## BEGIN Document passage
[ilds] Mankiewicz on Durrell

James Gifford odos.fanourios at gmail.com
Thu Feb 28 17:39:13 PST 2008


Hello all,

I'm reading through a new collection of Joseph Mankiewicz interviews, 
and I saw these references to Durrell, which I though might interest the 
list, especially after the discussion of the various film versions and 
potential film version of Durrell works during OMG XIV in Victoria.

When asked about making /Cleopatra/, Mankiewicz says it wasn't so much 
his disappointment with the final product as it was the lost opportunity 
of doing /The Alexandria Quartet/ that disappointed him, something he'd 
wanted to have as the culmination of his career.  As he puts it:

"[...] all our todays contain many yesterdays. And the most wonderful 
representation of this in literature is Lawrence Durrell's /The 
Alexandria Quartet/ ... and I bought it for the screen, and after a year 
of really hard work, I had a treatment. I had licked the problem of time 
and space continuum. When I was finished with the treatment I wrote on 
the frontispiece, 'I'm happy this treatment cannot be read by anyone who 
has not read all four volumes of /The Alexandria Quartet/.' The result 
of that was that no one at Fox read the treatment [...]. [Richard] 
Zanuck read it, he got it, and he thought it was wonderful. Then I take 
the treatment to Paris ... to Durrell. I buy him a bottle of cognac and 
I say, 'You're going to read this!' And he read right through it.
    [....] When Durrell finishes he says to me, 'I really never thought 
anybody could do this.' Here I sat with his blessings, ten thousand 
minutes of potential film that I know I could squeeze so it would work, 
six hundred double spaced pages ... and I get this phone call from 
Charlie Feldman. Skouras is in big trouble. They're making this film of 
/Cleopatra/ and everything is falling apart. He's already spent $9 
million and he hasn't got anything to show for it. We need you, he tells 
me. And I had a decision to make. And I must tell you that I look back 
on my choice with great sadness ... not because I chose to do 
/Cleopatra/, but because by the time I was finished everything fell 
apart at Fox and /The Alexandria Quartet/ never made it to the screen. 
My one great disappointment? That's it." (199)

Mankiewicz follows it up with comments on Cukor's /Justine/ and his 
sense of its mediocrity. That's from Jeff Laffell's interview with 
Mankiewicz.

Andres Sarris repeats much the same sentiment much more briefly:

"what galled him the most about the whole /Cleopatra/ debacle was that 
he lost the opportunity to do /Justine/, a Mankiewicz dream project to 
end Mankiewicz dream projects, a twentieth-century literary work of the 
first magnitude systematically embellished with all the appurtenances of 
ambiguity and multiplicity of viewpoint to which its ideal director had 
dedicated himself time and again in his films." (31)
## END Document passage
_Tasks to complete_.
[1] Say whether each statement agrees with the Mankiewicz post, answering yes or no and quoting the deciding words: (a) Mankiewicz gave Durrell a bottle of wine before Durrell read the treatment. (b) The treatment ran to six hundred double-spaced pages. (c) Zanuck read the treatment and thought it was wonderful.
[2] Please print the passage of the Mankiewicz post between "I'm reading through" and "XIV in Victoria.", inclusive.
[3] In the Mankiewicz post, list every person Mankiewicz names in his long quotation that begins "all our todays contain many yesterdays".
The material after this point is not needed.
## BEGIN Data excerpt
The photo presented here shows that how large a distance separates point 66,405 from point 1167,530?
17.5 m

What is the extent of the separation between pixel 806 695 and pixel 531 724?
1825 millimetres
## END Data excerpt
_Task responses_.
[1]
(a) No: "I buy him a bottle of cognac"
(b) Yes: "six hundred double spaced pages"
(c) Yes: "he got it, and he thought it was wonderful"

[2]
I'm reading through a new collection of Joseph Mankiewicz interviews, 
and I saw these references to Durrell, which I though might interest the 
list, especially after the discussion of the various film versions and 
potential film version of Durrell works during OMG XIV in Victoria.

[3] Lawrence Durrell, Richard Zanuck, Charlie Feldman, Skouras